Certains l'aiment chaud, de Billy Wilder (1959): l'homme est une femme comme les autres… et inversement
Summum inégalé de la comédie américaine, mélange inattendu et parfaitement maîtrisé de gangsters, de burlesque, d'amour et de loufoquerie, Certains l'aiment chaud peut faire mentir la réplique finale qui clôt son histoire: personne n'est parfait, mais un film peut atteindre la perfection. À ce degré-là, c'est du jamais vu, un comique étincelant oublié depuis les screwball comedies d'Hawks, de Lubitsch ou de Capra. La seule différence, c'est que Billy Wilder mixe les genres avec un art consommé de la mise en scène et de l'à-propos, et qu'au milieu de ce joyeux bazar, il y a une apparition lumineuse du nom de Sugar Kane.

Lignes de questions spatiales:

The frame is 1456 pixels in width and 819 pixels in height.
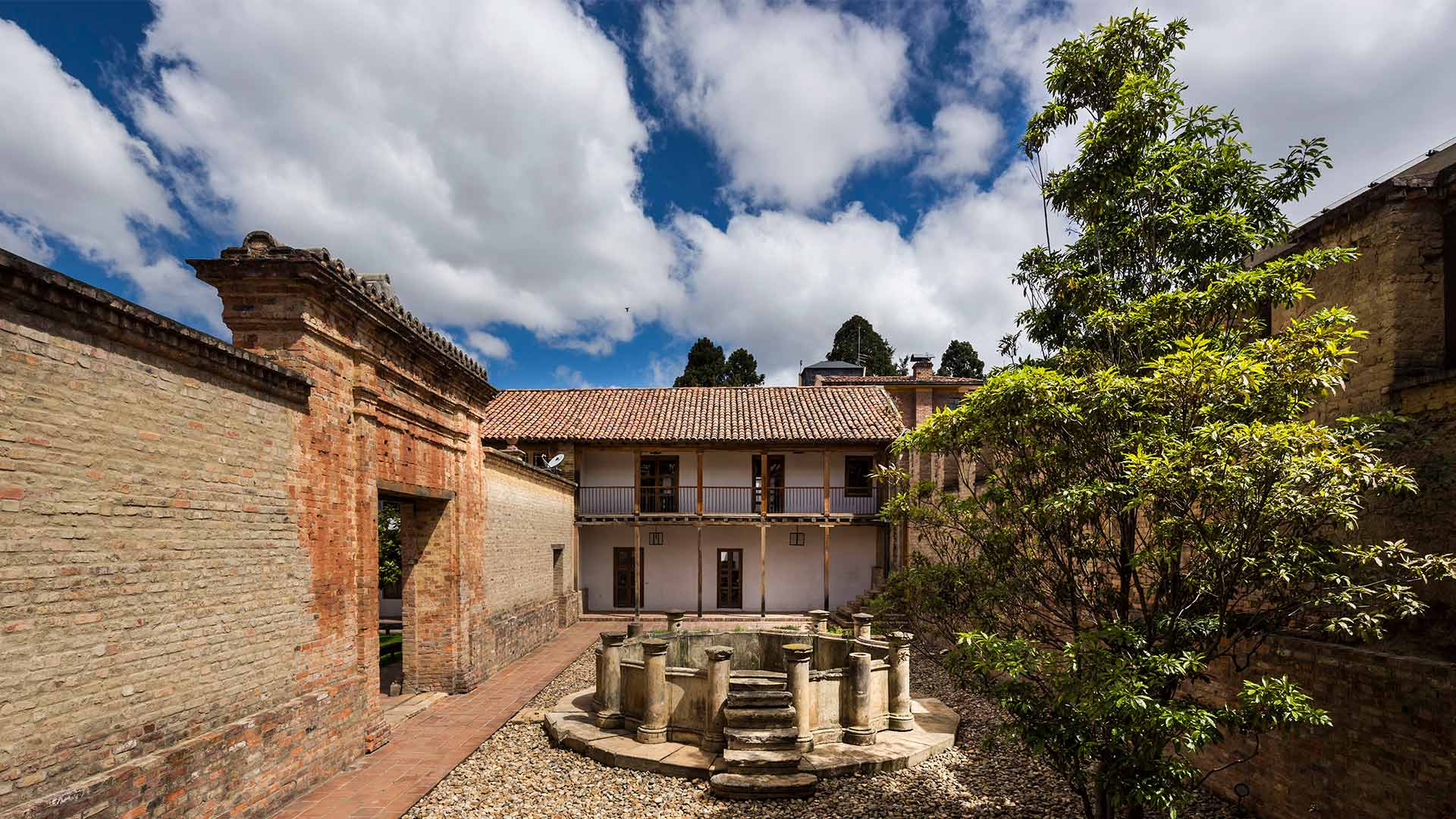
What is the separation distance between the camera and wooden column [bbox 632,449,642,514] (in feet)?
63.6

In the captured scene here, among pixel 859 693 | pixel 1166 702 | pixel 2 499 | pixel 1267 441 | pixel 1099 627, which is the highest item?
pixel 1267 441

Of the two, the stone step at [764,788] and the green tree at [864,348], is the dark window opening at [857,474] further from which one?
the green tree at [864,348]

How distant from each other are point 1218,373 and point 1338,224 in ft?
14.1

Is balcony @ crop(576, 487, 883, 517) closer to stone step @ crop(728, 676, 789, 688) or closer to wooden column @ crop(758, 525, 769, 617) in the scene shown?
wooden column @ crop(758, 525, 769, 617)

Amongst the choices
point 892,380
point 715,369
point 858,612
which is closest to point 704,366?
point 715,369

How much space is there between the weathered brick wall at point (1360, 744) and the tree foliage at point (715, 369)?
3830cm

■ Série de tâches:
A) D'après l'extrait sur Certains l'aiment chaud, pourquoi le film peut-il faire mentir sa réplique finale ? Répondez en une à trois phrases.
B) Dans l'extrait sur Certains l'aiment chaud, quel nom porte l'apparition lumineuse au milieu du joyeux bazar ?

■ Réponses par tâche:
A) La réplique finale affirme que personne n'est parfait. Or le film lui-même atteint la perfection, ce qui contredit cette idée.

B) Sugar Kane.